→ Tâche: Recopiez l'extrait sur les sensations, depuis « Je dirais plutôt » jusqu'à « des sensations métaboliques. » inclus.

→ Extrait du document:
⁂

Je dirais plutôt ainsi qu’à l’intérieur de A Oui et aussi à l’intérieur de mon existence, j’essaie de déclarer des masses de sensations, des masses de sensations de certitude, des masses de sensations de certitude en dehors de la pensée. J’essaie de déclarer des masses de sensations immédiates en dehors de la pensée, même quand ces sensations apparaissent comme des sensations mentales. Ces sensations immédiates à la fois organiques et mentales seraient peut-être semblables à ce que tu appellerais des sensations métaboliques.

⁂

→ Entrées fournies:

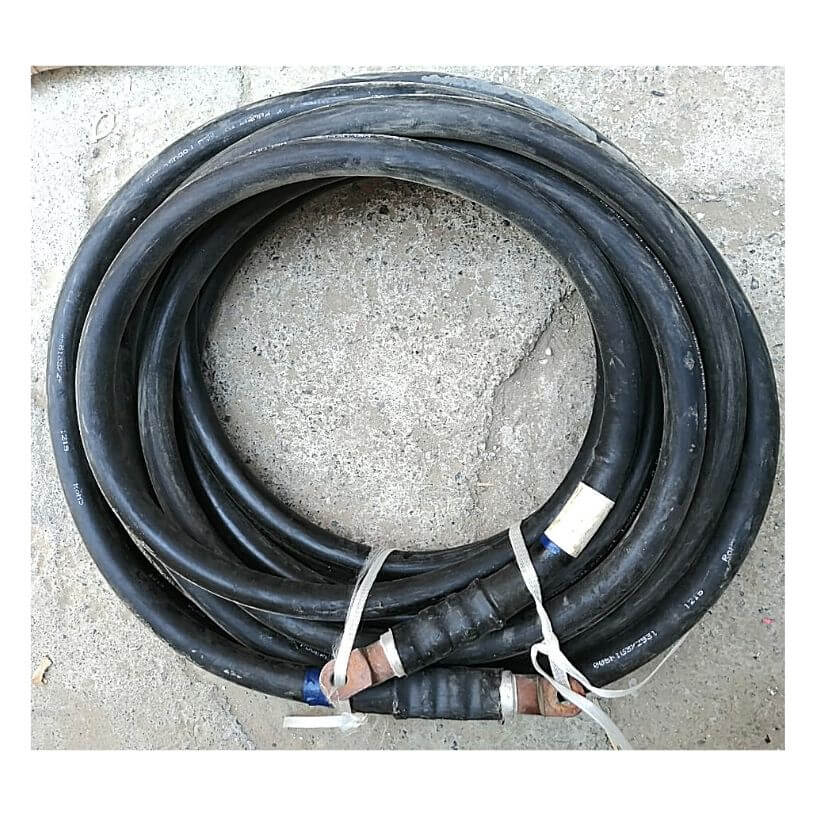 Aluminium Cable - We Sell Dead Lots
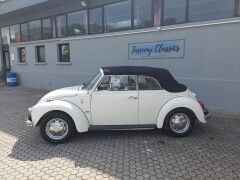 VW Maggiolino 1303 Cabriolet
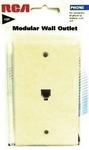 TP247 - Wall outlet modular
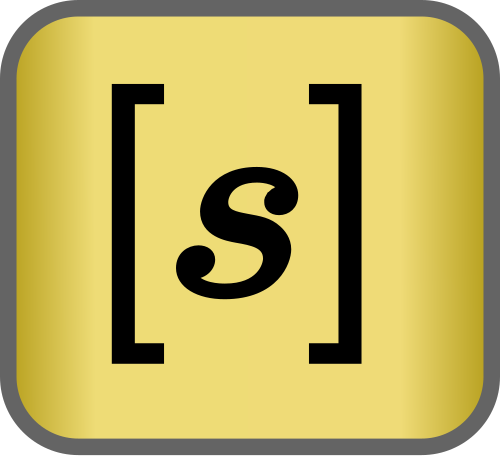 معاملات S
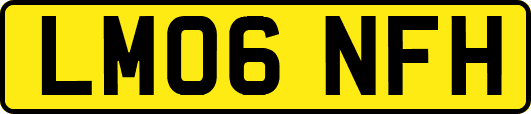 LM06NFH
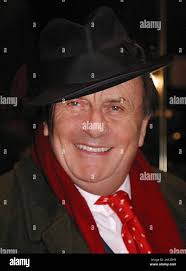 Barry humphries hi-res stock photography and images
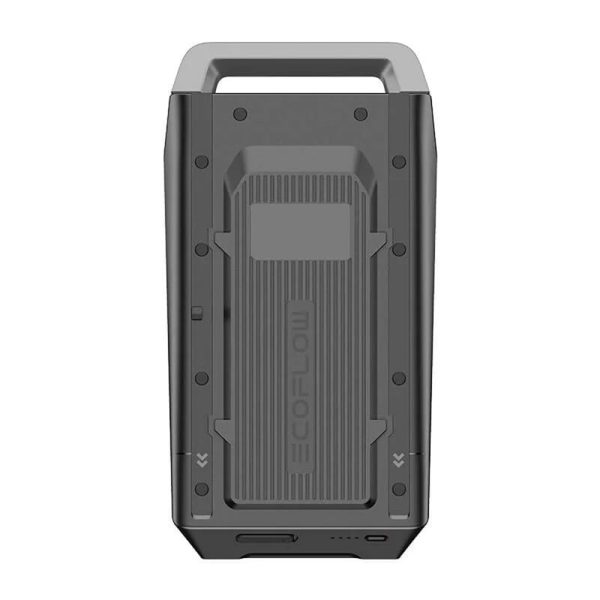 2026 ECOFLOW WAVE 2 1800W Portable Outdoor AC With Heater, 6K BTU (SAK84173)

⁂

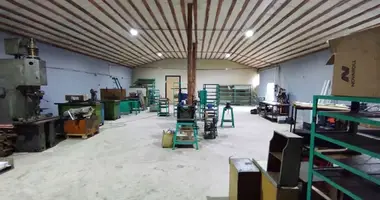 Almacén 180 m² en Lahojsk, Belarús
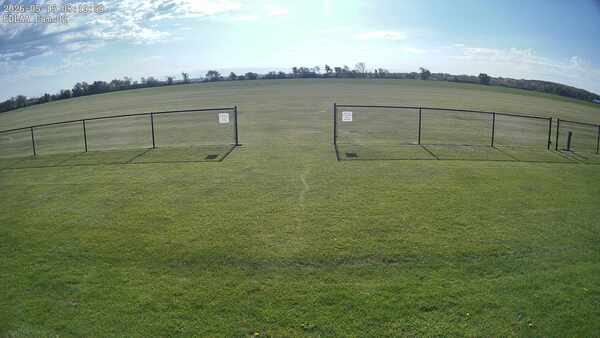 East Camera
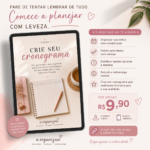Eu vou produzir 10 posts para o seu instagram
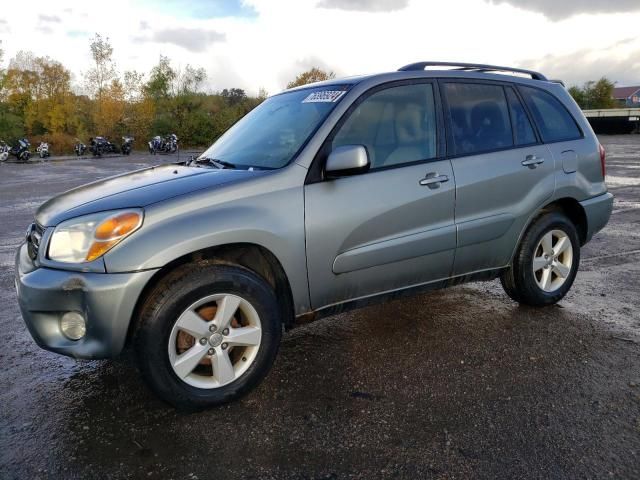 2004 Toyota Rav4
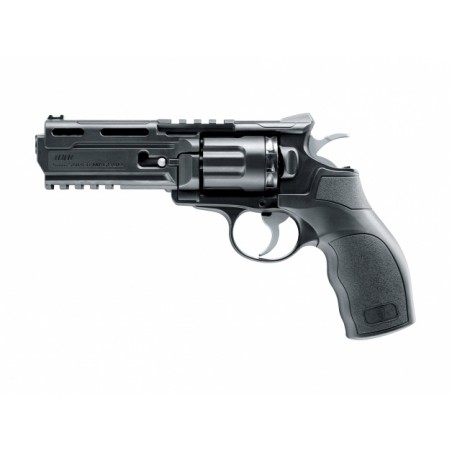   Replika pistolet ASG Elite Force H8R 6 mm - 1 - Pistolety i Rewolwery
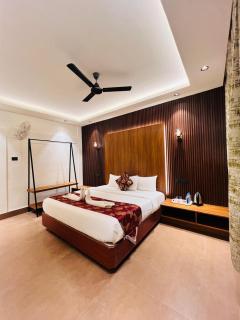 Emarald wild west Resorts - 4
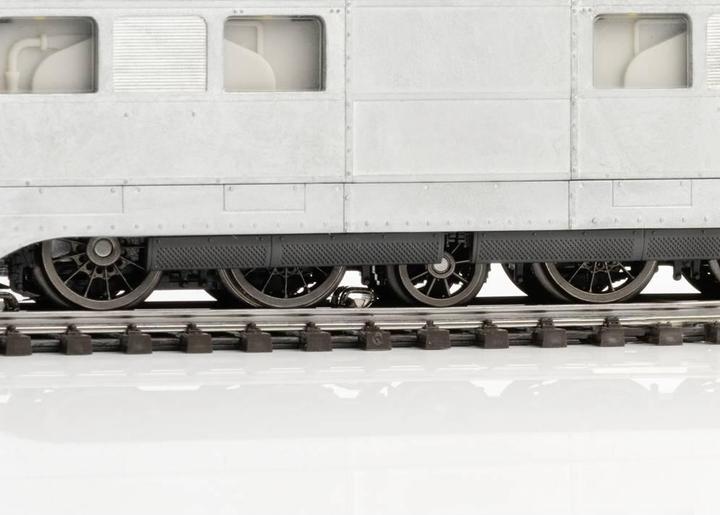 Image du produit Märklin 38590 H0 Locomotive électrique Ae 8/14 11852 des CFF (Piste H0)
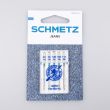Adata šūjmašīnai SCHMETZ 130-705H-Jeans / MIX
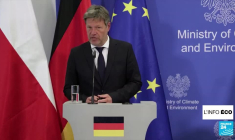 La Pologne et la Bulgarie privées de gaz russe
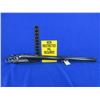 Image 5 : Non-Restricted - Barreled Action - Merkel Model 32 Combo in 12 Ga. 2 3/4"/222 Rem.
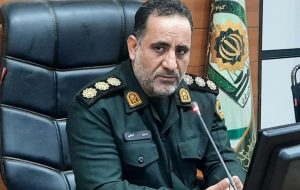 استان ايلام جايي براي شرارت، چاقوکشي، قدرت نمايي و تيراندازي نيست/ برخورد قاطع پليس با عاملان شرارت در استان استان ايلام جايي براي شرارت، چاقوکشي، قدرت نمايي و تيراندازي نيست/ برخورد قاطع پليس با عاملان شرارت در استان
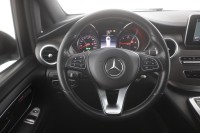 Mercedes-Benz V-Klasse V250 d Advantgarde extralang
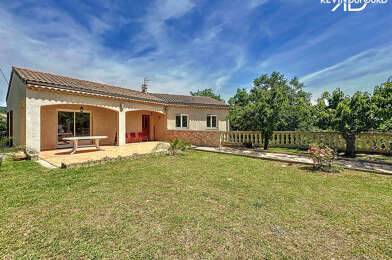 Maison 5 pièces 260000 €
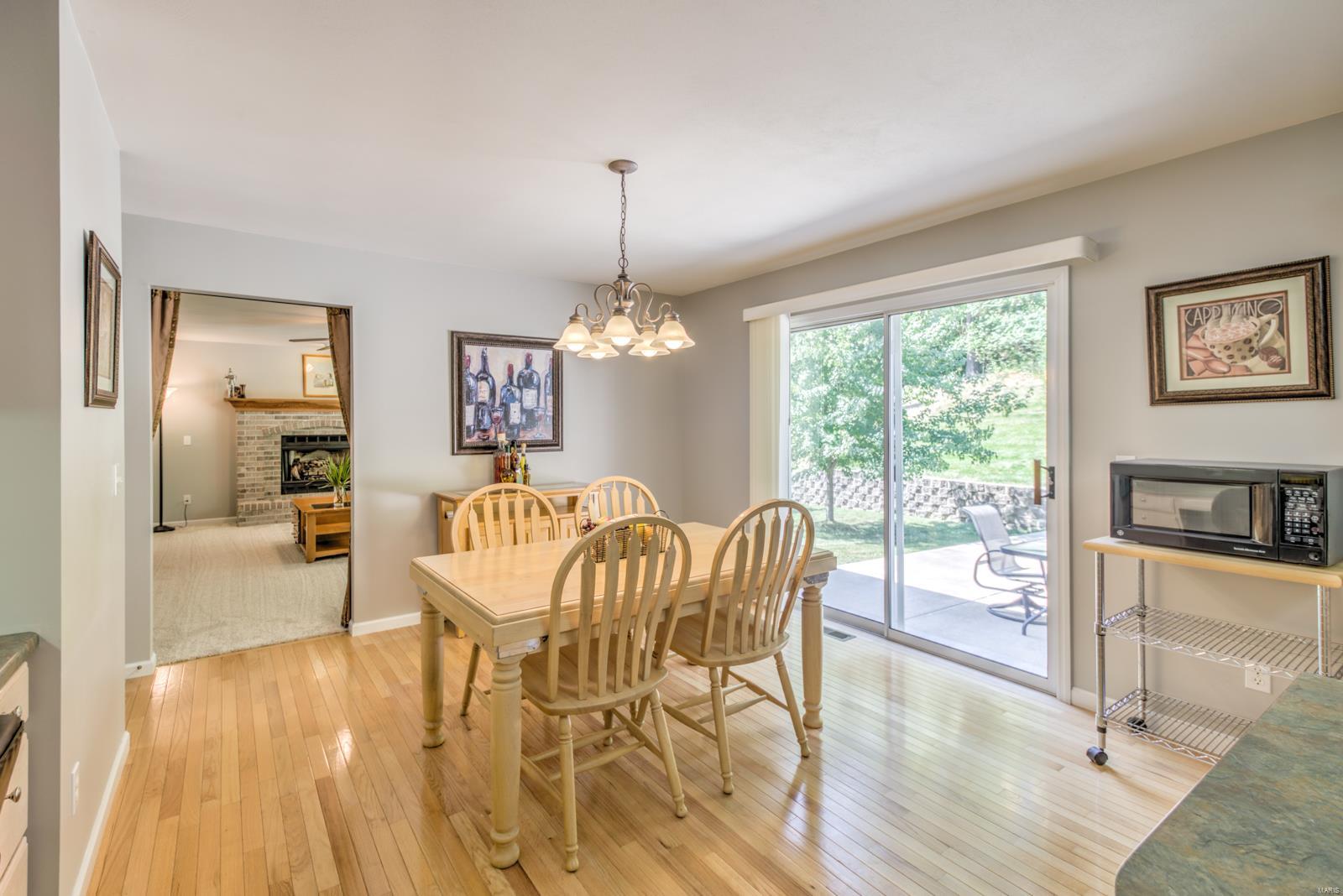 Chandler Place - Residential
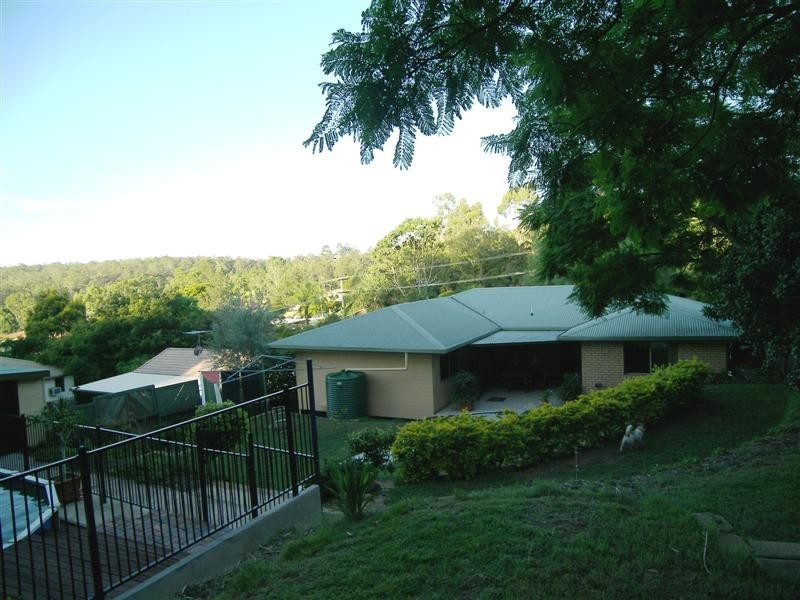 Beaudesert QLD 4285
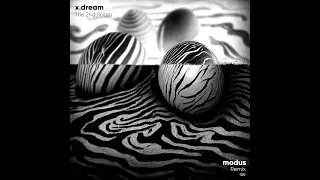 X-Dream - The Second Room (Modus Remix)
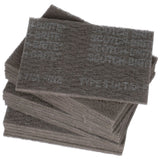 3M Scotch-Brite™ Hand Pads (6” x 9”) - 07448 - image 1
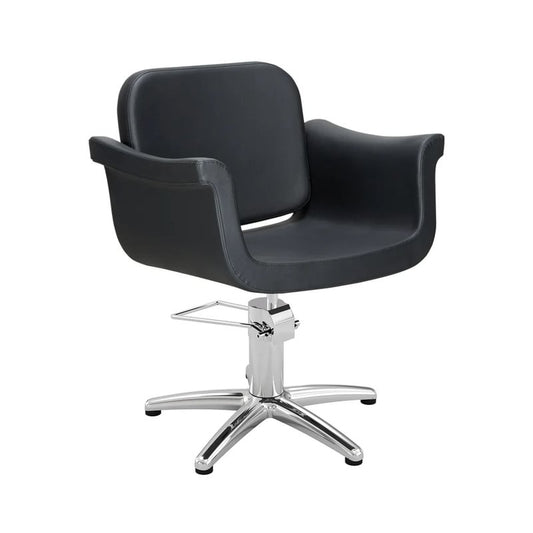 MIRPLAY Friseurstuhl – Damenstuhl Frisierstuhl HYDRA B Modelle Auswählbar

⁂

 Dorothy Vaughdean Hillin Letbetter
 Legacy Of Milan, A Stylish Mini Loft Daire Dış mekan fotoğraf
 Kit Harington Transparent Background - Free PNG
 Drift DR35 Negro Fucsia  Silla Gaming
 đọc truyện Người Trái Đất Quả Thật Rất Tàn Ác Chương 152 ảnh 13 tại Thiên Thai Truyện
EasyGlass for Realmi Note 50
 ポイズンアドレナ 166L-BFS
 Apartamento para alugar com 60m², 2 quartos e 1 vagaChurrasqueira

⁂

→ Réponse:
Je dirais plutôt ainsi qu’à l’intérieur de A Oui et aussi à l’intérieur de mon existence, j’essaie de déclarer des masses de sensations, des masses de sensations de certitude, des masses de sensations de certitude en dehors de la pensée. J’essaie de déclarer des masses de sensations immédiates en dehors de la pensée, même quand ces sensations apparaissent comme des sensations mentales. Ces sensations immédiates à la fois organiques et mentales seraient peut-être semblables à ce que tu appellerais des sensations métaboliques.